### QUOTED PASSAGE

------------------------------------------------------------------------

Not to sound disrespectful, but don’t the inane lyrics bother you?

Which ones? Psyclon Nine or Midwife?


Prince One Night Alone….fantastic :cd:

Midwife (qwertz – sorry, minimum number of characters).

I’m not bothered by the lyrics on ‘Luminol’. Actually, I just looked them up for this reply. You call the lyrics inane - I would beg to differ. In my view they are simple. And in some songs repetitive. The repetition enhances the meditative approach one can take while listening.

Lyrics can be different things for me. I’d listen to Tracy Chapman or Leonard Cohen for the content of their lyrics. Both are outstanding poets and shrewd observers of society. Then there is music, which I listen to as a unity. In it the lyrics become but one strand in the progression of a song. The meaning of words becomes mostly irrelevant beyond arcane symbols. The voice is more like an instrument that contributes to the greater meaning beyond words. I’d put Midwife’s album ‘Luminol’ into this category.

------------------------------------------------------------------------

### GIVEN DATA

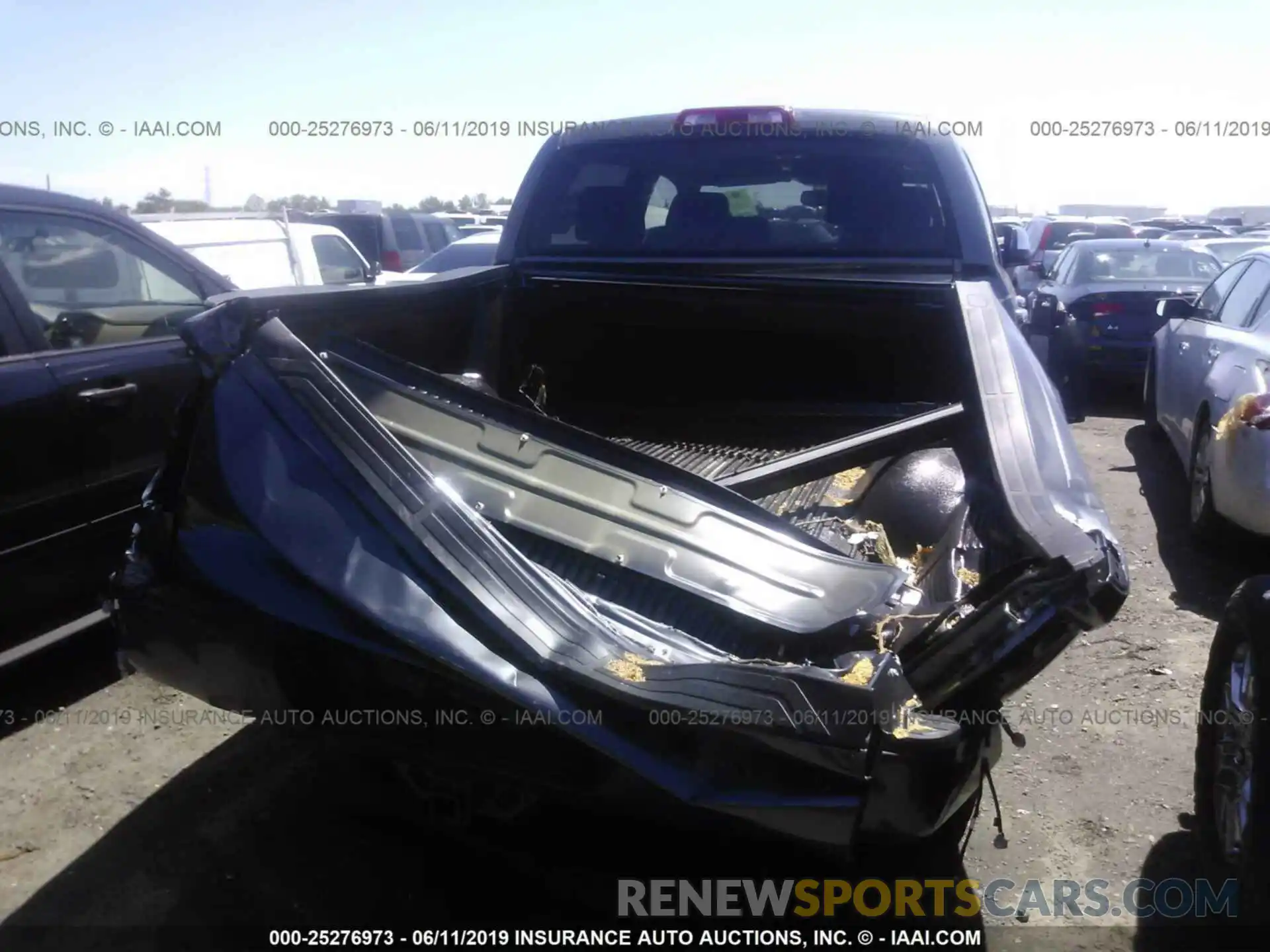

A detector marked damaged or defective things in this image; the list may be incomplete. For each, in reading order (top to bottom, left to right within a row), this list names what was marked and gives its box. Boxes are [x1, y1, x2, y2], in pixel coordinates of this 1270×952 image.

damaged pickup truck [106, 108, 1122, 852]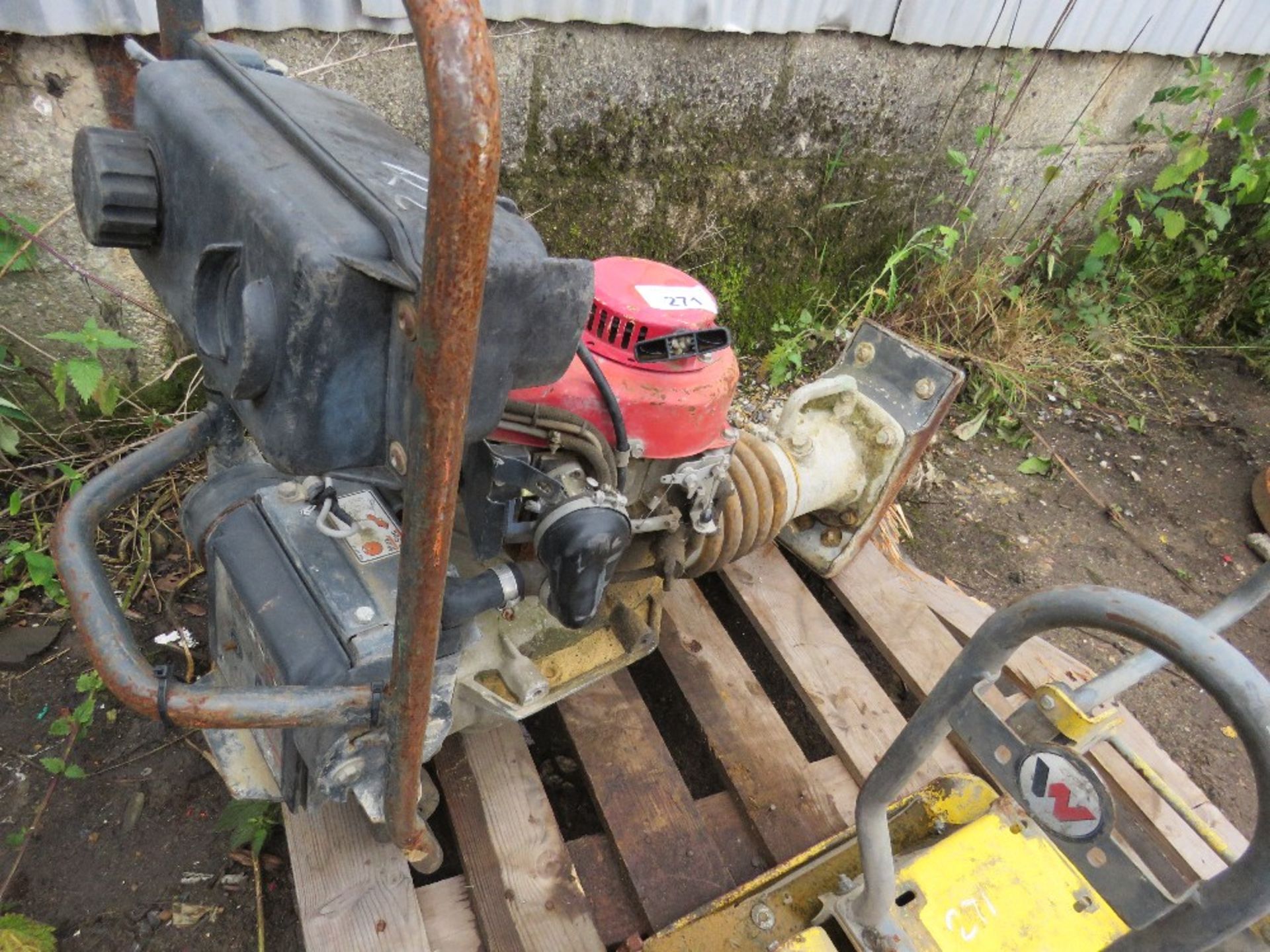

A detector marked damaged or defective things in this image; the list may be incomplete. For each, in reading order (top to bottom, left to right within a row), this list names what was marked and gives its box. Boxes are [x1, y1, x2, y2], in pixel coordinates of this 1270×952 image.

rusty metal frame [384, 0, 503, 862]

------------------------------------------------------------------------

### INSTRUCTIONS TO FOLLOW
Can you reproduce the lyrics discussion above word for word, everything from "I’m not bothered" down to "take while listening."?

### PROBLEM SOLUTION
I’m not bothered by the lyrics on ‘Luminol’. Actually, I just looked them up for this reply. You call the lyrics inane - I would beg to differ. In my view they are simple. And in some songs repetitive. The repetition enhances the meditative approach one can take while listening.